Lurugos hatte vermutlich die meiste Gegenwehr geleistet, lag seine Leiche doch ein Stück abseits der anderen. Versengt, steif gefroren, teilweise unter dem Wasser am Strand verborgen, gespickt mit Pfeilen, die wie Stacheln aus seinen Schultern und Beinen ragten; doch er hatte nicht aufgegeben, und Kirygosa war überzeugt, dass sein Körper sogar dann noch ein oder zwei Herzschläge weitergekämpft hatte, als man ihm mit einem präzisen Hieb einer scharfen Waffe bereits den Kopf von den Schultern gehackt hatte.

Banagos trat in seiner menschlichen Gestalt hinter sie und drückte ihre Schulter. Rasch legte sie ihre Hand auf die seine.

„Ich weiß nur wenig über die niederen Rassen“, sagte er. „Aber ich sehe hier alle möglichen Arten von Waffen und Anzeichen dafür, dass Magie benutzt wurde – dämonische ebenso wie arkane.“

„Jede Rasse könnte hierfür verantwortlich sein“, erklärte Kiry.
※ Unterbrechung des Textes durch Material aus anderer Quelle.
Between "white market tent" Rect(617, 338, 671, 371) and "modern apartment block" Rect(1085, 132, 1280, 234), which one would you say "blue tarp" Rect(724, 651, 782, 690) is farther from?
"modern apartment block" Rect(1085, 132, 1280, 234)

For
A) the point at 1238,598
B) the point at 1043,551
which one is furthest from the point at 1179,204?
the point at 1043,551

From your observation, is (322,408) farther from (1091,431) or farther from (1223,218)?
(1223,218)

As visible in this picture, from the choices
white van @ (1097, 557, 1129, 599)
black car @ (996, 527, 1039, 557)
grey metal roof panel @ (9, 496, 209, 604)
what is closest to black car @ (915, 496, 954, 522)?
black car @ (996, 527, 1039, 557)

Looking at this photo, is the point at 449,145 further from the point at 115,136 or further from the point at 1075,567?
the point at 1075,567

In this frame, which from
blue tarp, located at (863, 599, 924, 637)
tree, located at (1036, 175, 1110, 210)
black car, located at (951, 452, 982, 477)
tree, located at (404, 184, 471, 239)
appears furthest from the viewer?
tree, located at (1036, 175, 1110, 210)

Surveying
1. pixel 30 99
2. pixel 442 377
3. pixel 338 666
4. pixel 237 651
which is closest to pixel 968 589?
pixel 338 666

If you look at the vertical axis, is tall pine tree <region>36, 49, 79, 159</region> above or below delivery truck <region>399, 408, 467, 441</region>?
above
„Dann wären wir vielleicht gut beraten, wenn wir sie alle auslöschen“, brummte Banagos. Seine Stimme zitterte vor Trauer, und seine blauen Augen waren von nicht vergossenen Tränen rot. Er hatte die kleine Pelagosa geliebt, und sobald sie das richtige Alter erreicht hätte, wären sie zu Partnern geworden.

„Nein“, schnappte Kiry scharf. „Diesen Weg wählen nur die Gedankenlosen, Banagos, und das weißt du auch. Pelagosa hat ebenfalls daran geglaubt. Es sind nicht ›sie alle‹, die das hier getan haben, ebenso wenig, wie ›alle‹ Drachen die jüngeren Rassen zum Vergnügen angreifen und Unschuldige niedermetzeln. Wir wissen, warum unsere Brüder und Schwestern getötet wurden. Es war nicht der Hass auf unser Volk, der die Feinde antrieb. Jemand möchte die Fokussierende Iris für seine – oder ihre – eigenen Machenschaften einsetzen, nur darum geht es hier.“

„Fünf Drachen“, stöhnte Alagosa. „Fünf von uns. Fünf unserer Besten. Wer könnte stark genug sein, um sie zu überwältigen?“

„Das“, erklärte Kiry, „müssen wir eben herausfinden. Banagos, kehr zum Nexus zurück und überbring den anderen die traurige Nachricht! Alagosa und ich werden hierbleiben und … uns um die Leichen unserer Gefallenen kümmern.“

Sie hatte ihm dadurch weitere Pein ersparen wollen, aber Banagos schüttelte den Kopf. „Nein. Sie wäre meine Partnerin geworden. Ich … möchte mich selbst um sie kümmern. Und auch um die anderen. Du stehst Kalecgos am nächsten, also wird es wohl das Beste sein, wenn er es von dir erfährt, und zwar so bald wie möglich.“

„Wie du wünschst“, entgegnete Kiry sanft. Ein letztes Mal blickte sie auf die leblosen Körper der blauen Drachen hinab. Im Tod waren sie in ihrer menschlichen Gestalt gefangen, einer Gestalt, die die meisten von ihnen verabscheuten. Anschließend schlug sie die Augen traurig nieder und schnellte in den Himmel hinauf. Ihre Flügel peitschten die Luft, als sie nach einer Rolle zurück in Richtung des Nexus raste. Nun galten ihre Gedanken nicht länger den Gefallenen, sondern den Mördern. Wer mochte stark genug sein, um einen solchen Angriff erfolgreich durchzuführen? Und aus welchem Grund hatten sie die Drachen überfallen?

Sie konnte die schlimmsten Befürchtungen bezüglich der verschollenen Gruppe bestätigen, aber das war auch schon alles, was sich mit Gewissheit sagen ließ, und Kiry hoffte inständig, dass Kalec in ihrer Abwesenheit etwas Neues herausgefunden hatte.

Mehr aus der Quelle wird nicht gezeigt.